**** SEZIONE DEL DOCUMENTO ****

Allarme rosso nel Nagorno-Karabakh, la regione nel sud del Caucaso contesa da Armenia e Azerbaigian. Nella notte tra il 1 e il 2 aprile sono ricominciati gli scontri e il numero delle vittime aumenta di ora in ora. Se ne contano già centinaia e ci sono purtroppo anche molti civili. Si tratta dell’escalation più violenta da quando, nel 1994, l’armistizio firmato dai governi armeno e azero aveva ufficialmente chiuso le ostilità costate la morte di 30mila persone. Non si riuscì però a giungere ad un vero e proprio accordo di pace sullo status dell’enclave e da allora la stabilità nella Regione ha vissuto in uno stato di estrema fragilità.
Basta quindi poco per riaccendere la tensione ed entrambe le parti si sono accusate a vicenda di aver violato la tregua e sferrato il primo attacco.
La comunità internazionale guarda con profonda preoccupazione agli scontri scoppiati e anche il nostro ministero degli Esteri ha richiamato “tutte le parti all’immediato rispetto del cessate il fuoco e ad astenersi da ulteriori atti di ostilità”.
La Chiesa armena “piange” le vittime cadute. Anche la comunità cattolica è stata pesantemente colpita.
Nel villaggio di Thalisch una famiglia composta da una coppia e la nonna è stata massacrata. “Dopo averli uccisi – racconta monsignor Raphael Minassian, ordinario per gli armeni cattolici dell’Europa Orientale – hanno anche tagliato le orecchie”. I cattolici piangono anche la morte di un ragazzino di 12 anni, ucciso nel cortile della scuola, e altri due bambini che sono stati gravemente feriti. Sua Santità Karekin II, Supremo Patriarca e Catholicos di Tutti gli Armeni del mondo, ha lanciato un “appello alla comunità internazionale, in modo particolare ai Paesi che sono chiamati a dirimere il conflitto, di intervenire per far cessare le indebite azioni senza fine dell’Azerbaigian, contro il Nagorno-Karabakh”.
“La situazione nella regione è instabile da più di 20 anni”, osserva Aldo Ferrari, docente di geopolitica e ricercatore dell’Istituto per gli studi di politica internazionale (Ispi) di Milano. E questa instabilità è dovuta al fatto che “20 anni fa non si è arrivati ad una vera pace ma soltanto ad un armistizio”.
“Ci sono stati molti scontri negli anni passati ma questo sembra essere il più grave in assoluto”.

**** VOCI FORNITE ****

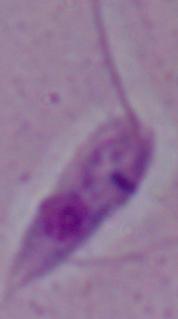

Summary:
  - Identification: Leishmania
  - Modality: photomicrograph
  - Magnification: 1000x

****
**** VOCI FORNITE ****

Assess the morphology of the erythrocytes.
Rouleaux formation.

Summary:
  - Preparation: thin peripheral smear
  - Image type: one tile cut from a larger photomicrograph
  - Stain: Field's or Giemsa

****
**** VOCI FORNITE ****

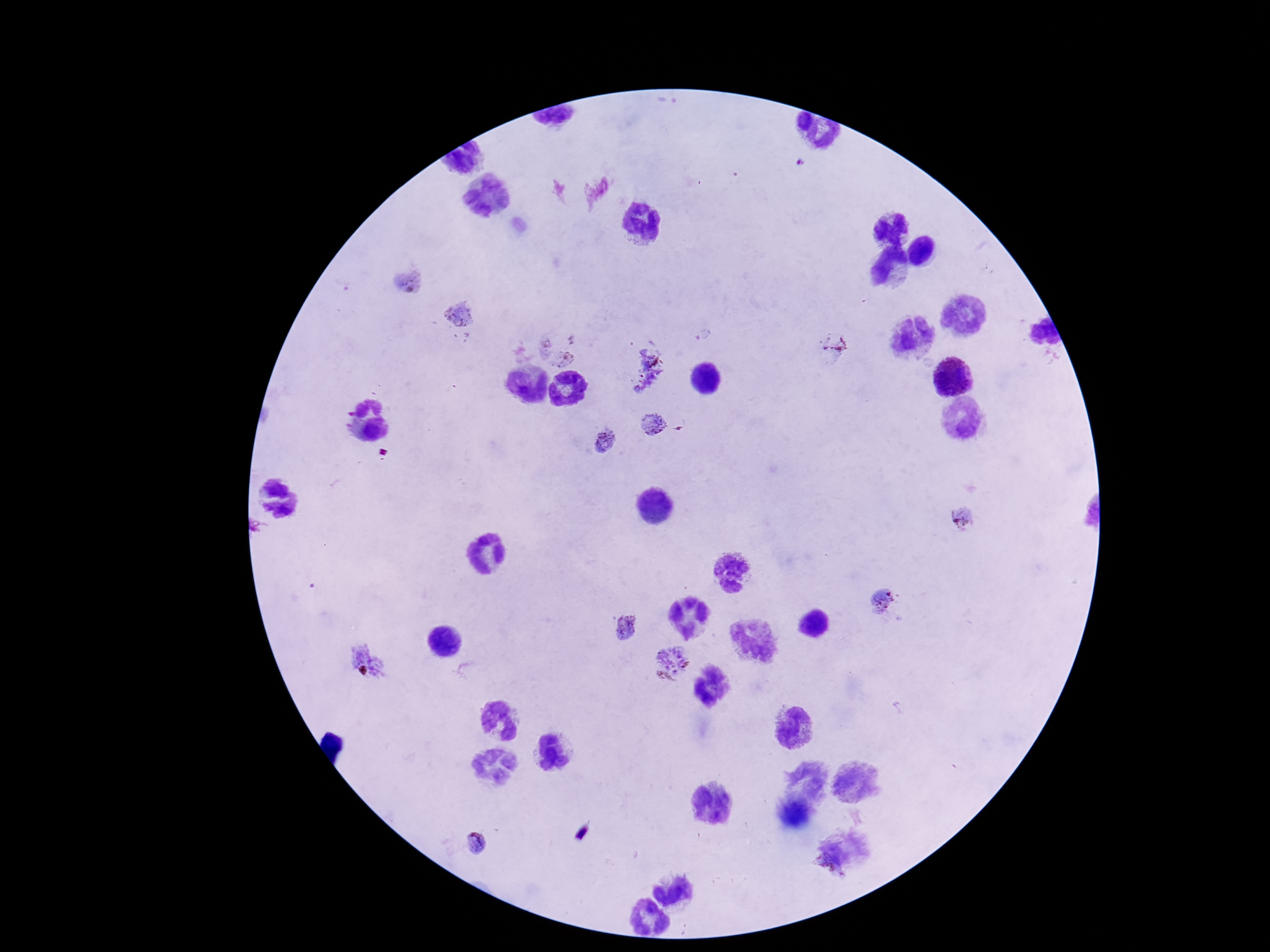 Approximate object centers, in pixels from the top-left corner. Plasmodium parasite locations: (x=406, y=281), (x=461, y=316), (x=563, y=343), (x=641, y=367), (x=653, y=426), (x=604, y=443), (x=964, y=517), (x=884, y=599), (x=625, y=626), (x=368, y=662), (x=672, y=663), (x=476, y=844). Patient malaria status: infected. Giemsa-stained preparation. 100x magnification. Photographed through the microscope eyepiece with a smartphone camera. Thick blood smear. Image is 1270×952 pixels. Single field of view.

****

**CONSEGNE DA SVOLGERE:**
**1.** Trasforma in un elenco puntato il paragrafo dell'articolo sul Nagorno-Karabakh che comincia con "Allarme rosso nel Nagorno-Karabakh", senza perdere i fatti principali.
**2.** Elenca tutte le persone chiamate per nome nell'articolo sul Nagorno-Karabakh e accanto a ciascuna indica il ruolo che le viene attribuito.
**3.** Rispondi a queste domande sull'articolo sul Nagorno-Karabakh:
(a) In che anno fu firmato l'armistizio tra i governi armeno e azero?
(b) In quale villaggio è stata uccisa una famiglia formata da una coppia e dalla nonna?
(c) Dove ha sede l'istituto di cui Aldo Ferrari è ricercatore?

**RISPOSTE IN ORDINE:**
**1.**
- Il Nagorno-Karabakh è una regione nel sud del Caucaso contesa da Armenia e Azerbaigian.
- Gli scontri sono ripresi nella notte tra il 1 e il 2 aprile. Le vittime sono già centinaia, tra cui molti civili, e aumentano di ora in ora.
- È l'escalation più violenta dal 1994. Quell'anno i governi armeno e azero firmarono l'armistizio che chiuse ostilità costate 30mila morti.
- Non si arrivò a un vero accordo di pace sullo status dell'enclave. Da allora la stabilità della regione è rimasta molto fragile.

**2.**
- Raphael Minassian: monsignore, ordinario per gli armeni cattolici dell'Europa Orientale
- Karekin II: Supremo Patriarca e Catholicos di Tutti gli Armeni del mondo
- Aldo Ferrari: docente di geopolitica e ricercatore dell'Istituto per gli studi di politica internazionale (Ispi) di Milano

**3.**
(a) Nel 1994.
(b) A Thalisch.
(c) A Milano.